Dopo la prima breve parte introduttiva il saggio si compone quasi interamente delle lettere che i giovani hanno inviato a Galimberti per la rubrica che egli tiene settimanalmente per D di Repubblica, intervallate da chiose e cappelli dell’autore stesso. I temi trattati spaziano dalla sessualità alla crescita, dalla formazione al lavoro, dalla spiritualità ai desideri e sono affrontati tutti in maniera originale, unica. Il solo filo conduttore comune è la singolarità dei punti di vista mai falsati da luoghi comuni, pregiudizi di genere, razzismo, omofobia…
Si parla di una parte di giovani, quella che ha scelto di rivolgersi all’autore per la sua rubrica. Non si tratta quindi della totalità dei giovani bensì di un campione più o meno corposo e rappresentativo. Tuttavia in esso si ritrova più equilibro, giudizio e metodo che non in tanta informazione “matura” o in una scuola strutturata sempre più «sull’oggettività di insegnamenti e verifiche, nella quale la soggettività di ogni studente tende sempre più a venire schiacciata, compressa, arginata, limitata». Un sistema educativo che dovrebbe invece avere come obiettivi: «la formazione, il senso critico e la capacità di ricerca». Una scuola, ma si potrebbe tranquillamente parlare di una società tutta, che «si esonera dall’educazione emotiva dei giovani», concentrandosi sulla sola istruzione, ovvero sulla «semplice trasmissione di informazioni da testa a testa».

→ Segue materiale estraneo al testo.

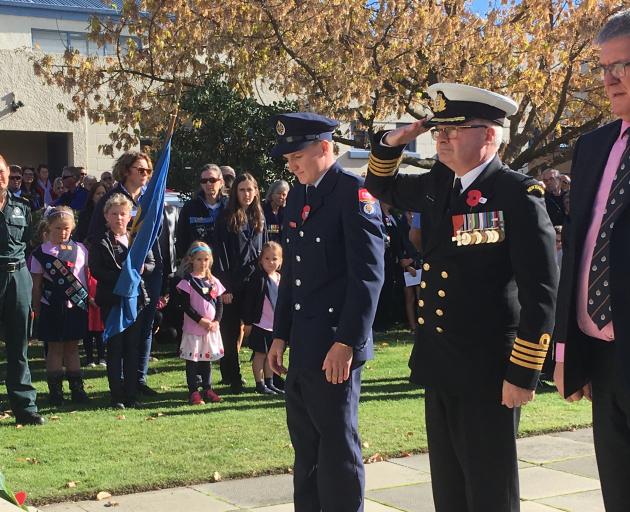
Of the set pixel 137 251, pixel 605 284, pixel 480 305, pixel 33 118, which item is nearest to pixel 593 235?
pixel 605 284

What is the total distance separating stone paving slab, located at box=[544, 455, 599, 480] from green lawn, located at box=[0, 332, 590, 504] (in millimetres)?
853

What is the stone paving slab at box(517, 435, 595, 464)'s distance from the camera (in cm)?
655

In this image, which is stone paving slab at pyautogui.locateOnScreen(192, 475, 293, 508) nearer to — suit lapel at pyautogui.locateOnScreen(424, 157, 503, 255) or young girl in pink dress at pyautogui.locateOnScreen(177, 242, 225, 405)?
suit lapel at pyautogui.locateOnScreen(424, 157, 503, 255)

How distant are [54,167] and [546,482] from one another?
23.2m

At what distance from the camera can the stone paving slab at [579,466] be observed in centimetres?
614

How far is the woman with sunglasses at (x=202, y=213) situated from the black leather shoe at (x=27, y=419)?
2815 mm

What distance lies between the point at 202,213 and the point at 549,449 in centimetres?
454

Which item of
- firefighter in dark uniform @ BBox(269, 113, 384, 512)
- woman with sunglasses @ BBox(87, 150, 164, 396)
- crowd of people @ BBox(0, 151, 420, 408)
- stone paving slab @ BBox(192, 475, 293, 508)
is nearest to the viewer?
firefighter in dark uniform @ BBox(269, 113, 384, 512)

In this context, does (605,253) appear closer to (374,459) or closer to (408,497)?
(408,497)

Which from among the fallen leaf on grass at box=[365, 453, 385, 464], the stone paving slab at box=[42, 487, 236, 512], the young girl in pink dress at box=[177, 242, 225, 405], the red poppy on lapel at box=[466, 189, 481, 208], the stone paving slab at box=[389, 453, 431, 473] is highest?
the red poppy on lapel at box=[466, 189, 481, 208]

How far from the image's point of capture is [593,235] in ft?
10.8

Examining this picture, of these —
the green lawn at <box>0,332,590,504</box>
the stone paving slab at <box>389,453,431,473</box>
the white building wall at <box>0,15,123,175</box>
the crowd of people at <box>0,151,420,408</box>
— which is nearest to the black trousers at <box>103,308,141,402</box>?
the crowd of people at <box>0,151,420,408</box>

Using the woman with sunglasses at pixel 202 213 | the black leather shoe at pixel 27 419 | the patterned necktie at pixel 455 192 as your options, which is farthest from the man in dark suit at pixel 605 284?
the woman with sunglasses at pixel 202 213

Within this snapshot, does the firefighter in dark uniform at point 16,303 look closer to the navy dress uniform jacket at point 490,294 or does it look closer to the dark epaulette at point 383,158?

Occorrerebbero, ed è esattamente quello che i giovani chiedono a gran voce, «insegnanti motivati e carismatici» perché, inutile negarlo, il miglior metodo per apprendere qualcosa o appassionarvisi è la fascinazione, come accade sempre o quasi per ogni cosa nella vita.
Forse siamo oggi in presenza di un’alienazione ben più radicale di quella denunciata da Marx, ipotizza Galimberti, vittime tutti di una società nella quale «l’uomo non è più il soggetto del suo operare, ma il semplice esecutore di azioni descritte e prescritte dall’apparato tecnico», sempre in nome di quegli imperativi categorici che neanche si vuol più sapere con esattezza dove condurranno il mondo intero (efficienza, produttività, lavoro, guadagno, crescita, consumo…).
Un saggio fuor di dubbio interessante La parola ai giovani di Umberto Galimberti. Un libro che obbliga chi legge a interrogarsi, insieme all’autore, insieme ai giovani e per loro sul senso di tanti atteggiamenti dati troppo per scontati. Come il fatto che se la felicità consiste nella realizzazione di sé, «che senso ha una vita dove si ha l’impressione che altro non resti se non eseguire azioni descritte e prescritte dagli apparati di appartenenza»? Un libro necessario, assolutamente da leggere.